• Text excerpt:
= = = = =

Anisimova entered the inaugural Challenger Series events at Newport Beach and Indian Wells at the start of the year. She qualified for both main draws, and her semifinal at Indian Wells helped her earn a main-draw wildcard into the WTA Tour event there the following week. At the Indian Wells Open, Anisimova won her first WTA main-draw match against Pauline Parmentier. In the second round, she defeated No. 23 Anastasia Pavlyuchenkova. In the third round, she defeated No. 9 Petra Kvitová for her first top-10 win. At 16 year old, she became the youngest player to reach the fourth round at the Indian Wells since Viktoriya Kutuzova in 2005. She lost in the fourth round to No. 5 Karolína Plíšková in straight sets. Anisimova was also awarded a wildcard into the Miami Open. She won her opening match against Wang Qiang despite injuring her right foot in the third set. This injury forced her to withdraw from the tournament and kept her out for four months.

= = = = =

Saved data entries
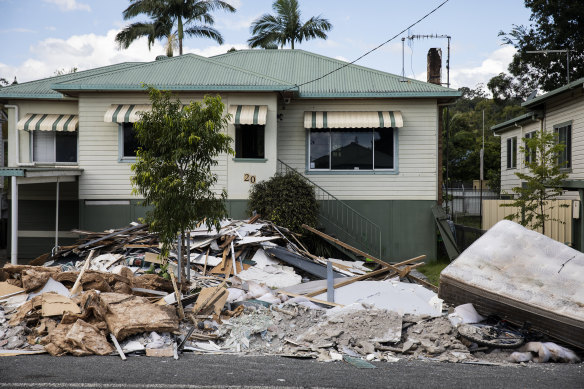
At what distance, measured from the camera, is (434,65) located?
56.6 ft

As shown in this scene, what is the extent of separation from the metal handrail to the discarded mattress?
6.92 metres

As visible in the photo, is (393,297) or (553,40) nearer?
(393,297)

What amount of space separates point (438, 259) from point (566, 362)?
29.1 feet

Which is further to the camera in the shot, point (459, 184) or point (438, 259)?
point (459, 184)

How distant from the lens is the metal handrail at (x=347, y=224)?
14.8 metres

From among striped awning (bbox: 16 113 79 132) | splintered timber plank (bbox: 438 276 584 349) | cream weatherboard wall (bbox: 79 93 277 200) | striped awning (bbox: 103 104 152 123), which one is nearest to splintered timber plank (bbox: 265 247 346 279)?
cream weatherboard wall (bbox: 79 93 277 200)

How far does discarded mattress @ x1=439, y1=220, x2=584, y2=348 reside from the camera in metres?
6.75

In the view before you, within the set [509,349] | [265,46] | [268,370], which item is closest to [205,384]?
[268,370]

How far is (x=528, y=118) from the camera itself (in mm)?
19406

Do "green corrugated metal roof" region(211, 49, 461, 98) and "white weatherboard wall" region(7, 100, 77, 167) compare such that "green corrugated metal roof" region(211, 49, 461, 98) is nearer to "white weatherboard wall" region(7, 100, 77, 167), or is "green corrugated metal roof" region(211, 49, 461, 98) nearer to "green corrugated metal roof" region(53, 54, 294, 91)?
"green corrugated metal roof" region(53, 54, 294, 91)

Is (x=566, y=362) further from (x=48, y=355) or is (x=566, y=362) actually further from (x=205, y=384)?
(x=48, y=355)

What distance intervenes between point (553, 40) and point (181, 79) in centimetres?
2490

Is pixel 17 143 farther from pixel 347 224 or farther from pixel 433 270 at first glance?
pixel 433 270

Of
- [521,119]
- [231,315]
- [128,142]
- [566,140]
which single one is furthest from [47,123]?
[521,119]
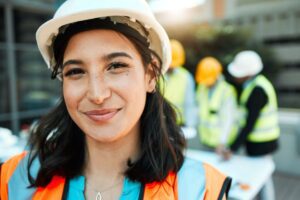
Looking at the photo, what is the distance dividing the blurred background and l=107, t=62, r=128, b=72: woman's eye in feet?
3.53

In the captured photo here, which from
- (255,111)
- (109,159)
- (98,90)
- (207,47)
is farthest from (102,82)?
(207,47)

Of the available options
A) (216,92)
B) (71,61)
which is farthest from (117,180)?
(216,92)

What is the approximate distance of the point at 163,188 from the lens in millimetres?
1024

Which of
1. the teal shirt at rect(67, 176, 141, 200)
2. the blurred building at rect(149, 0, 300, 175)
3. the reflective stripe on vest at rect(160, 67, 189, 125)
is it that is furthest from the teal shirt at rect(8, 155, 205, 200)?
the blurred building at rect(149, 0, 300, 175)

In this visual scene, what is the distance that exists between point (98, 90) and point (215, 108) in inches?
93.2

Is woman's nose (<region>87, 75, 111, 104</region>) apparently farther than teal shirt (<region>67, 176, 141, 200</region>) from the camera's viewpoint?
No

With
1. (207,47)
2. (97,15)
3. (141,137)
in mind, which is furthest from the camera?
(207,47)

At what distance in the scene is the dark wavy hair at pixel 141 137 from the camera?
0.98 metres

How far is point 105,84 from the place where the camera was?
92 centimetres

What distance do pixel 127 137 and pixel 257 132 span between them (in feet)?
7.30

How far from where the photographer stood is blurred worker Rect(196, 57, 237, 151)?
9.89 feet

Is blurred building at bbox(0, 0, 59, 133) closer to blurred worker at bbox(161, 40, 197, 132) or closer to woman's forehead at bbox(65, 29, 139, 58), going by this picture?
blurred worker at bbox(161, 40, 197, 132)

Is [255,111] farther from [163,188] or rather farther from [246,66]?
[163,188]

= = = = =

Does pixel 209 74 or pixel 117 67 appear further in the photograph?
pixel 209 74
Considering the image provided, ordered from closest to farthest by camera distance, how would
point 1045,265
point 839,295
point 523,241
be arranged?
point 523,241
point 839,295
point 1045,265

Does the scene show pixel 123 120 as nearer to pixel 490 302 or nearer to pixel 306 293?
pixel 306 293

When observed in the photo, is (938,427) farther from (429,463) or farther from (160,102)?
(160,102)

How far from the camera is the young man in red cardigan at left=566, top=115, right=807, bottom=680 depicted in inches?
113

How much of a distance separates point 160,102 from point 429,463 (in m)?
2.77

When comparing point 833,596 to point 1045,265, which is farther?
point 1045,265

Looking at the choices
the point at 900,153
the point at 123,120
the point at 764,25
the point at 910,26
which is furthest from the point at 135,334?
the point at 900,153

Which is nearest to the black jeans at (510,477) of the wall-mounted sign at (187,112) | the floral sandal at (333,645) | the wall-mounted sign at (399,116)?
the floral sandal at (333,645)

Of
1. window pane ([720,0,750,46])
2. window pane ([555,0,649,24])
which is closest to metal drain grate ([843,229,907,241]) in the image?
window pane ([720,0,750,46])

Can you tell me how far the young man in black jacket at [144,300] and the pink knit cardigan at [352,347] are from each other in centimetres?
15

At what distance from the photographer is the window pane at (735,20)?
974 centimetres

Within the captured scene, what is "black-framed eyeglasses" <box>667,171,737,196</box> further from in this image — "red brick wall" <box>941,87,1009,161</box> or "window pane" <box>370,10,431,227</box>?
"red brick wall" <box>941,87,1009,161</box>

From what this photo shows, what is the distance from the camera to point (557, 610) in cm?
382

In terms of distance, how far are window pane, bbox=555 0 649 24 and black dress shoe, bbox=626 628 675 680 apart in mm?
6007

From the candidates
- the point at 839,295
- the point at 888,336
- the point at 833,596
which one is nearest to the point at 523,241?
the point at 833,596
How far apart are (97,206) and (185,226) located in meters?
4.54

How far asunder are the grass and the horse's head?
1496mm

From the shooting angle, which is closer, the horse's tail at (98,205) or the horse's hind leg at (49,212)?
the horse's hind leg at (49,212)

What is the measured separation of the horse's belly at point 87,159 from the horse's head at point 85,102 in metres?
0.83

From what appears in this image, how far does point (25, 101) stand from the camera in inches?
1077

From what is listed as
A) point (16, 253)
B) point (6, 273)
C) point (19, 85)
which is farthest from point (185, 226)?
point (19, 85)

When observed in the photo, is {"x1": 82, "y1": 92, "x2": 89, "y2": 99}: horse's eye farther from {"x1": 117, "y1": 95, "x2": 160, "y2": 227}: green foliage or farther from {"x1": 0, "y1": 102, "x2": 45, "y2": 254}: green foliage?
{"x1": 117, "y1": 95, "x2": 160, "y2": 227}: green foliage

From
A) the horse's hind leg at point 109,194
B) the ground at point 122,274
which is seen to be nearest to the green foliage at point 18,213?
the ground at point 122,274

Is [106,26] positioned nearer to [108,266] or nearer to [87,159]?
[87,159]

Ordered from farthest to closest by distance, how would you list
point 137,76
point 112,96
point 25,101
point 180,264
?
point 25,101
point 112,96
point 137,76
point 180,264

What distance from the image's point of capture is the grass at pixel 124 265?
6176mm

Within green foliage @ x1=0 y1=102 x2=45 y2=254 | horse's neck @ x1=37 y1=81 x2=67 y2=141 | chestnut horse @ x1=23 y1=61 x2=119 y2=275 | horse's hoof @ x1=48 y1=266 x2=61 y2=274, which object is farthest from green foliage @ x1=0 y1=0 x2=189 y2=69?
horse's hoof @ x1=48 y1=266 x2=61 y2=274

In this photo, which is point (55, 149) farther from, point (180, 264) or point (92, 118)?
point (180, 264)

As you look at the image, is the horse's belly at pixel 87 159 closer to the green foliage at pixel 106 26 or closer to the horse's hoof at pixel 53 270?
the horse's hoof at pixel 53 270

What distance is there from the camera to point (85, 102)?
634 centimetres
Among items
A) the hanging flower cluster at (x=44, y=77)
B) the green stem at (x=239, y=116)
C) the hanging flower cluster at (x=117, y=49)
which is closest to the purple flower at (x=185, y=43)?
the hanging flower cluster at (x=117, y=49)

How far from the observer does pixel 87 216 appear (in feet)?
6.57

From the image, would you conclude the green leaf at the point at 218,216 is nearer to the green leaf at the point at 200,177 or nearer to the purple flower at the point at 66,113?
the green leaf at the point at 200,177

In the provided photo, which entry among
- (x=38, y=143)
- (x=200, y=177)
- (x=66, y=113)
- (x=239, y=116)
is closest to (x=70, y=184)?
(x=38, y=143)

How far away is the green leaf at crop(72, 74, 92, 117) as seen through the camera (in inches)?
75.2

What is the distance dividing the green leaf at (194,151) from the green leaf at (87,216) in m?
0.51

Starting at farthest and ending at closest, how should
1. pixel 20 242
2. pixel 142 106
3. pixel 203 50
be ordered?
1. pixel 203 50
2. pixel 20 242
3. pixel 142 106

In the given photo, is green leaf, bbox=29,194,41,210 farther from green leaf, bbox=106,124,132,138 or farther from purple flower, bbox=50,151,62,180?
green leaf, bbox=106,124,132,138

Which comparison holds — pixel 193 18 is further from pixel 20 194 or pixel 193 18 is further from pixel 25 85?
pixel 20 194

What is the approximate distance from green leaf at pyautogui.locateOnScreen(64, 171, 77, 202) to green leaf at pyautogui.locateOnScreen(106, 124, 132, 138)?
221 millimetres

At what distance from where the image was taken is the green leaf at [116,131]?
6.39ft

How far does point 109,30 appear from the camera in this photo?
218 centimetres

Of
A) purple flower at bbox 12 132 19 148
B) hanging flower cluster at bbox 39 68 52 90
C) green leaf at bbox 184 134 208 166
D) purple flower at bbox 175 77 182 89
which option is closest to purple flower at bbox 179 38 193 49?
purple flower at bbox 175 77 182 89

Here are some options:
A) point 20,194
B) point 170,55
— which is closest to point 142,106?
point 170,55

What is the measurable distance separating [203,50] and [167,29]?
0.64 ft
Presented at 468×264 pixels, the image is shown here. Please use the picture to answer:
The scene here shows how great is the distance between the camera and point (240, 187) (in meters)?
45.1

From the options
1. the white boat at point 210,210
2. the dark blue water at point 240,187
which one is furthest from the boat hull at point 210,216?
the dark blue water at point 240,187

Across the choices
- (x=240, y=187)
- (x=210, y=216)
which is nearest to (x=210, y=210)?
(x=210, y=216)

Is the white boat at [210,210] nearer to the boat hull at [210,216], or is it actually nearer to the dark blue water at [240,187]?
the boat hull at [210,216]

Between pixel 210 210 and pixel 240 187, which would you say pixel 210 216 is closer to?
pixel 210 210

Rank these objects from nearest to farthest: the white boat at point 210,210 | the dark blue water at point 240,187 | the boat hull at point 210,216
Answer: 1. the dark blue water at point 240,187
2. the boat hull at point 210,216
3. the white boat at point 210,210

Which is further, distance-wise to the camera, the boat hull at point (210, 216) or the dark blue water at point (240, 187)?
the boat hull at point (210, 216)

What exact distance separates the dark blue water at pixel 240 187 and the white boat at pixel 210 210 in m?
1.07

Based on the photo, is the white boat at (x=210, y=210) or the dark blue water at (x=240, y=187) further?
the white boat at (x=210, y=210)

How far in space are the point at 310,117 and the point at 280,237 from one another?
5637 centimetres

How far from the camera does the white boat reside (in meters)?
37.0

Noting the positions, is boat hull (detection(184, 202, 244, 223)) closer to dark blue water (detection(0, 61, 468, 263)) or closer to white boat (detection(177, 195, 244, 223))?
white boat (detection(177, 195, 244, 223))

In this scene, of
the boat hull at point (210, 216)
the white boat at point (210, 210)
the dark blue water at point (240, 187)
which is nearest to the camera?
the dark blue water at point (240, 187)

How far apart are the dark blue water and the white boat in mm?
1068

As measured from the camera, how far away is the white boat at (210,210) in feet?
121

= = = = =

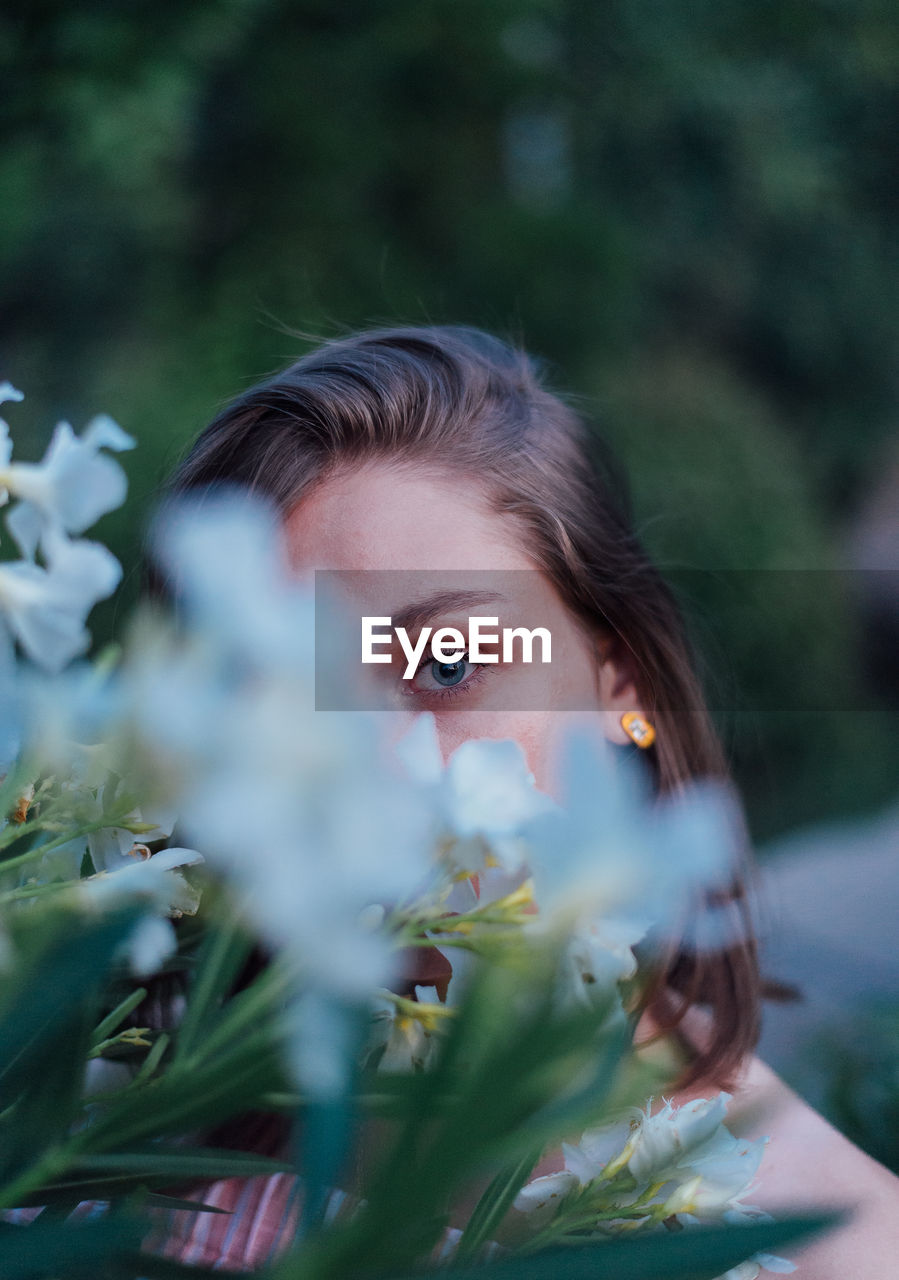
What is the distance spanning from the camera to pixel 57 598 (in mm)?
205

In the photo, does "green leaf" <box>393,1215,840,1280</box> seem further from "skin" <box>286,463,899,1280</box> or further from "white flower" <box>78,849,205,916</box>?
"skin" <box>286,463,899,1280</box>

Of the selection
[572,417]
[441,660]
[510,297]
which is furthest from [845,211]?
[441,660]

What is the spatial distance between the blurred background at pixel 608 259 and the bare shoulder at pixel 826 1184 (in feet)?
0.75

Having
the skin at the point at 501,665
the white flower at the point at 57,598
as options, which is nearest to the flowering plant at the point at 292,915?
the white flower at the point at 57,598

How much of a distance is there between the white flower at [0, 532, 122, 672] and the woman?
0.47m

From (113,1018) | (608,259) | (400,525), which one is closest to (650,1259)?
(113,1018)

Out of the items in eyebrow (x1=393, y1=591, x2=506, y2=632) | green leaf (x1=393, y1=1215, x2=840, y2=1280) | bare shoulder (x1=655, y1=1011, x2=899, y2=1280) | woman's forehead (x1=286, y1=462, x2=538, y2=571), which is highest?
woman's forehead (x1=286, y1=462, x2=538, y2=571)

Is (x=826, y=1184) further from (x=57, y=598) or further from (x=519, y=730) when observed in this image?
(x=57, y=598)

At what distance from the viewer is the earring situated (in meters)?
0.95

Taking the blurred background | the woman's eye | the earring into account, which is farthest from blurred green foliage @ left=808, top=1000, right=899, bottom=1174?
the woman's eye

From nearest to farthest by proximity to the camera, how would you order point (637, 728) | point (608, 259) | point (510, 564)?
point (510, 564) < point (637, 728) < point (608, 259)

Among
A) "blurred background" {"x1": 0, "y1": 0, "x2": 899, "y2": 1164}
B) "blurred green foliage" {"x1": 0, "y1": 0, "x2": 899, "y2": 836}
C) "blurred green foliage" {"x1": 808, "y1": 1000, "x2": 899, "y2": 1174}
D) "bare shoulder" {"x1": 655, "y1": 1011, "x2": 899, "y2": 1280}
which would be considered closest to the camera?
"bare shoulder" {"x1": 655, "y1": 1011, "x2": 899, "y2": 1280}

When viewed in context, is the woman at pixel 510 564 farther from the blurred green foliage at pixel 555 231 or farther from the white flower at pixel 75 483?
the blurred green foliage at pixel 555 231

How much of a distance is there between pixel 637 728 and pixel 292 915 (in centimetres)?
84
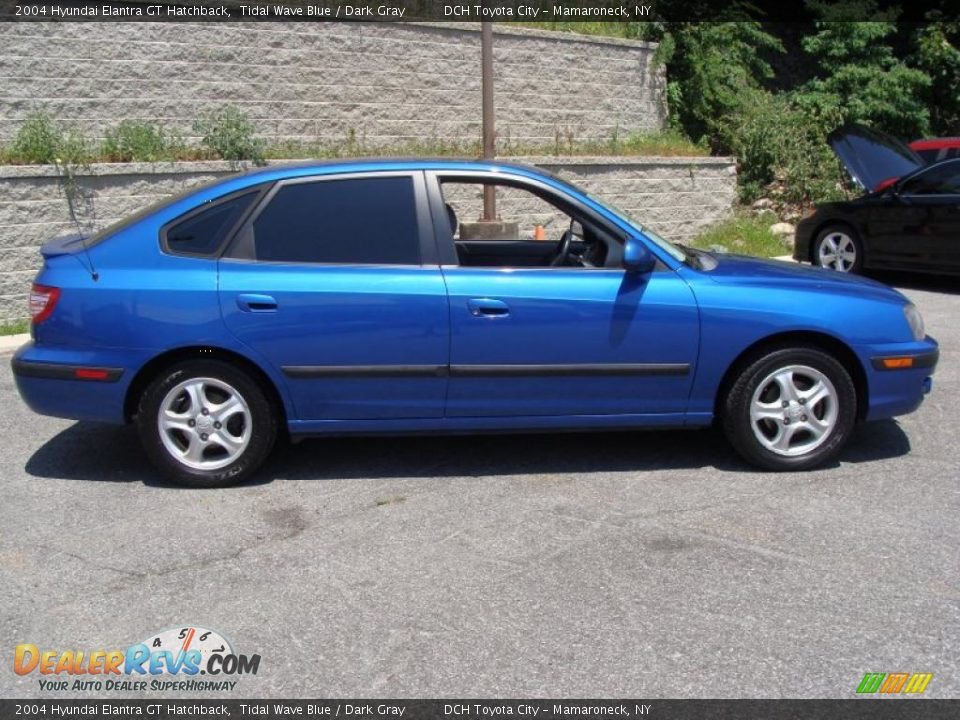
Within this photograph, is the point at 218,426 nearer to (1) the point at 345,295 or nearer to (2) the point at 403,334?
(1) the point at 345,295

= = = = =

• Instructions:
A. In the passage about Anisimova's early-season tournaments, which player did she defeat for her first top-10 win?
B. Continue the passage about Anisimova's early-season tournaments from its last sentence.

• Answer set:
A. She defeated No. 9 Petra Kvitová.

B.
Anisimova returned to tennis in July at the Silicon Valley Classic after qualifying. She defeated Wang Qiang again, but lost in the second round to No. 24 Mihaela Buzărnescu. At the Cincinnati Open, she defeated Tímea Babos and qualifier Petra Martić before losing to No. 7 Elina Svitolina. Anisimova received a wildcard into the US Open, but lost in the first round to Taylor Townsend.

Anisimova entered the Japan Women's Open after qualifying. She defeated Jana Fett and Zheng Saisai to reach her first WTA quarterfinal. She defeated Anna Karolína Schmiedlová to reach her first WTA semifinal. She defeated Zhang Shuai to reach her first WTA final. At 17 years old, she became the youngest player to make a WTA final since Donna Vekić in 2013. She lost the final to Hsieh Su-wei in straight sets. Despite the loss, Anisimova cracked the top 100 for the first time.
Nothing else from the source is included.